## Aufgabe
Welche Personen werden laut dem folgenden Artikel über die Weltsynode aus Deutschland an der Versammlung in Rom teilnehmen? Nenne alle.

## Auszug
————

Weltsynode 2.0 in Rom: Das passiert in den nächsten Wochen im Vatikan
Die Weltsynode trifft sich in Rom – zum zweiten Mal. Vom 30. September bis 27. Oktober kommen mehrere Hundert Bischöfe und einige Laien aus aller Welt im Vatikan zusammen. Auch diesmal findet die Synodenversammlung nicht in der vatikanischen Synodenaula, sondern in der Audienzhalle statt. Das hat mit der großen Teilnehmerzahl zu tun. Waren bei bisherigen Synoden meist ausschließlich Bischöfe geladen, sind diesmal auch Nicht-Bischöfe mit dabei. Insgesamt haben 368 Synodale Stimmrecht, davon sind 272 Bischöfe und 96 keine Bischöfe – 45 von ihnen sind Frauen. Aus Deutschland werden der Vorsitzende der Deutschen Bischofskonferenz, Limburgs Bischof Georg Bätzing, der Münsteraner Bischof Felix Genn, der Augsburger Bischof Bertram Meier, der Passauer Bischof Stefan Oster, Ruhrbischof Franz-Josef Overbeck sowie Bohdan Dzyurakh, Apostolischer Exarch der in Deutschland und Skandinavien wohnenden katholischen Ukrainer des byzantinischen Ritus dabei sein.
Schon im vergangenen Jahr brachte die bunte Mischung der Versammlung interessante Begegnungen hervor: Kirchenpolitisch Fernstehende posierten miteinander für Fotos, konträre Positionen kamen ins Gespräch und Teilnehmende knüpften neue Netzwerke. Inhaltliches drang meist nicht nach außen und wird es wohl auch in diesem Jahr nicht, denn: Der Vatikan hat erneut eine Informationssperre verhängt. Die Synodalen dürfen nicht über Wortmeldungen, Diskussionen und Abstimmungen in der Aula berichten. Das solle den gemeinschaftlichen Geist stärken und einen Vertrauensrahmen schaffen, so die Synodenplaner rund um Kardinal Mario Grech.
Den Auftakt der zweiten römischen Weltsynoden-Versammlung bilden zwei Besinnungstage im Vatikan ab dem 30. September. Am Vorabend der großen Eröffnungsfeier soll dann ein Bußgottesdienst im Petersdom stattfinden. Im Rahmen dieses Gottesdienstes sollen auch Opfer von Ausgrenzung und Gewalt zu Wort kommen. Am 2. Oktober beginnt die Sitzungsphase. Sie wird feierlich mit einer Messe auf dem Petersplatz eröffnet.

————

## Datenteil
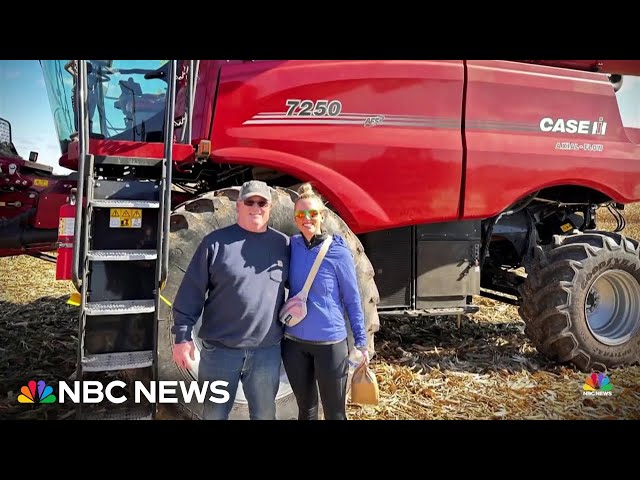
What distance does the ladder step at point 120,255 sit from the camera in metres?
2.72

————

## Lösung
- Georg Bätzing
- Felix Genn
- Bertram Meier
- Stefan Oster
- Franz-Josef Overbeck
- Bohdan Dzyurakh